В этих спорах королева сумела привлечь на свою сторону немало людей, но Торварда она не убедила. Справедливый и не способный мириться с явным злом, даже если оно и сулило ему какую-то выгоду, Торвард видел дело чести в уничтожении Бергвида. Совесть шептала ему, что это его отец, Торбранд конунг, невольно породил это проклятье. Он знал, откуда взялся Бергвид, и где-то мог его понять, но терпеть его существование не мог.
На стоянке возле «Златоухого» дымил костер, Кольфинн уже ждал с кашей. Тормод Чернобровый, держа на весу перевязанную руку, сидел возле котла. Его угораздило поместиться как раз в той стороне, куда ветер нес дым, но перебираться на другое место он не хотел, надеясь пересидеть ветер.

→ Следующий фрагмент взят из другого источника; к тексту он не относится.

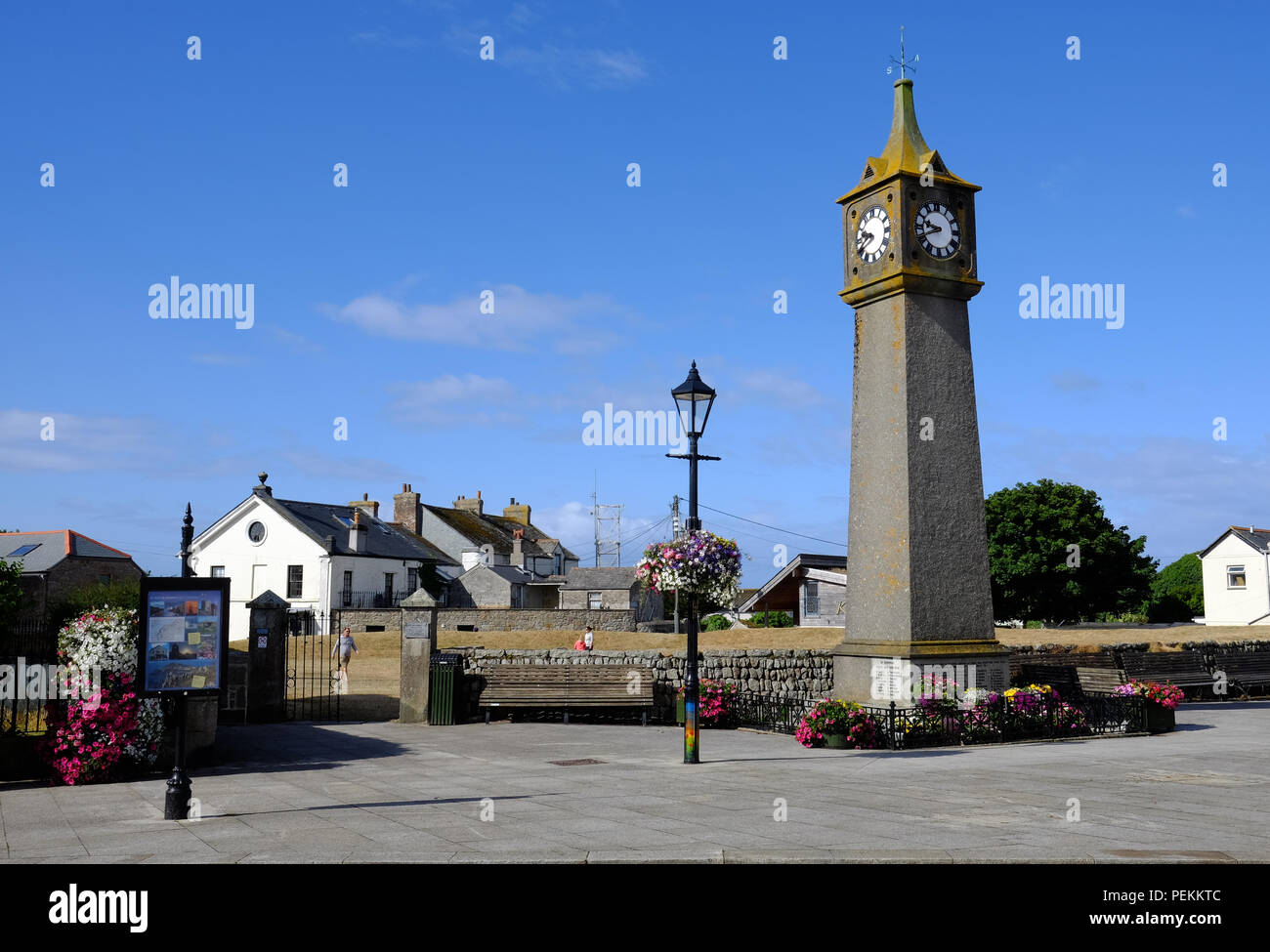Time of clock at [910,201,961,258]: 9:41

– Целое полчище квиттов… Герой одолел бесстрашно… О Фенрир Волк! – бормотал безутешный Гудлейв.
– И что ты решил? – тихо спросил Халльмунд.

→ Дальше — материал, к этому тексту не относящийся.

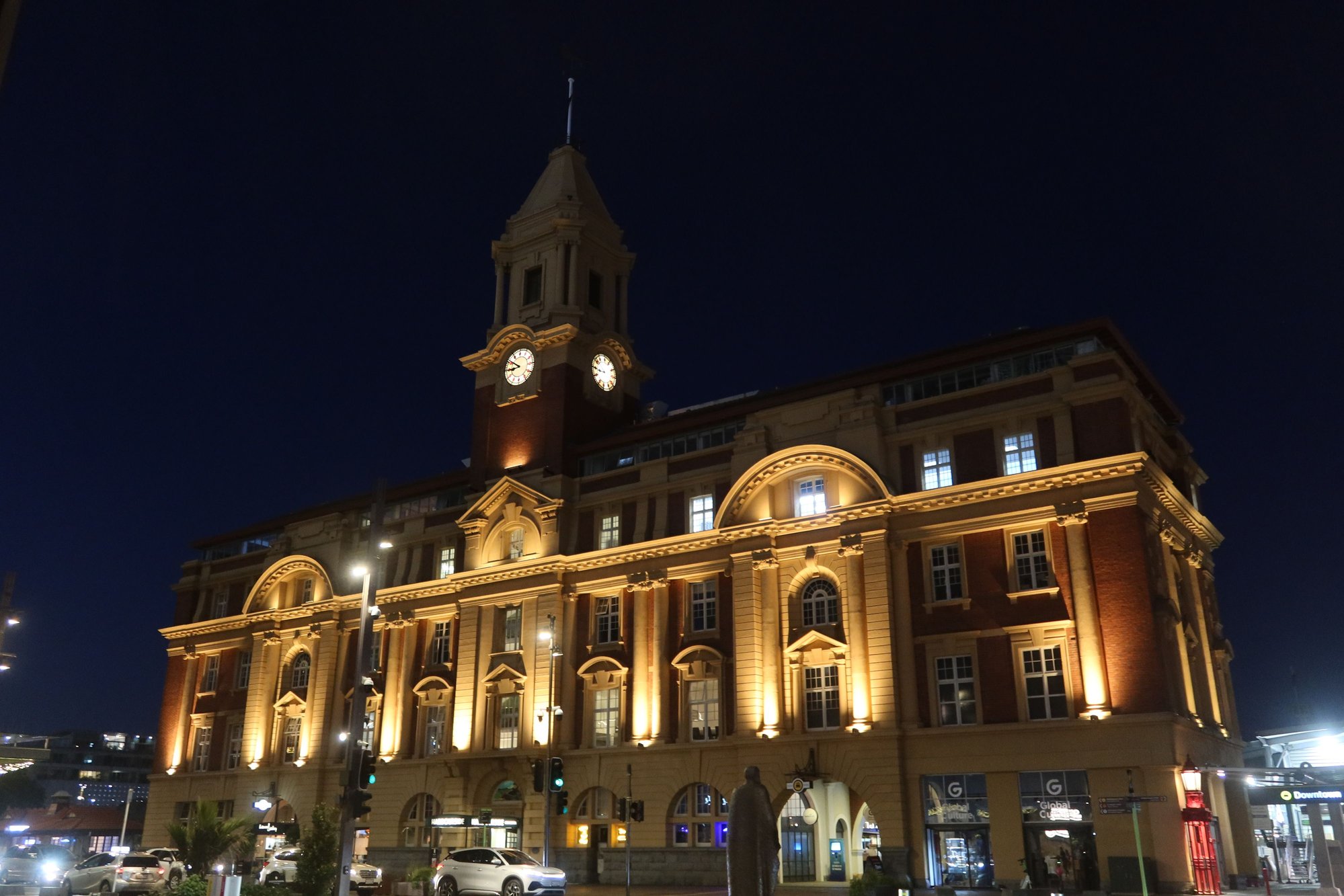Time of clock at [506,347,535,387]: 8:50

– Мы пойдем туда прямо сейчас.
Вторая ночь под Престолом Закона прошла спокойно – полнолуние осталось позади, и рано утром дружина конунга тронулась в путь. В Медный Лес Торвард конунг взял с собой Халльмунда и двадцать пять хирдманов со «Златоухого», а Сёльви Кузнеца с Аринлейвом и большинством дружины оставил на Остром мысу охранять корабли. Поскольку Торвард не собирался ни с кем вступать в бой, этого количества казалось достаточно.
– Все равно Бергвид сейчас в море, и пройти по его земле вовсе не трудно! – рассуждал довольный Эйнар. – Вам, Аринлейв, может даже и похуже придется. А вдруг он вздумает снова наведаться на Острый мыс?
Шум моря быстро затих позади, показались и пропали остатки разрушенных жилищ. Когда-то на Остром мысу стояли четыре большие усадьбы, не считая множества двориков рыбаков и мелких бондов. Теперь же он считался таким несчастливым, нехорошим местом, что никто кроме отважной йомфру Хильды не осмеливался там жить.
Дорогу на север фьялли неплохо знали, поскольку она была не раз хожена за время долгой войны. Через два дня пешего пути им предстояло перебраться через Ступенчатый перевал, за которым начинался Медный Лес.
– Не очень-то веселое место! – приговаривал на ходу Эйнар Дерзкий. – Жалко, Боевой Скальд с нами не пошел. Сейчас поднимал бы наш дух своими звонкими «говорилками». Ведь мы сейчас все равно что в битве! Каждый шаг по этой тропе – победа над колдунами.
– А ты мог бы и вместо него поработать! – обернулся к нему Ормкель. – У тебя же не язык, а весло! Как понесет, как раздует – прямо тебе парус!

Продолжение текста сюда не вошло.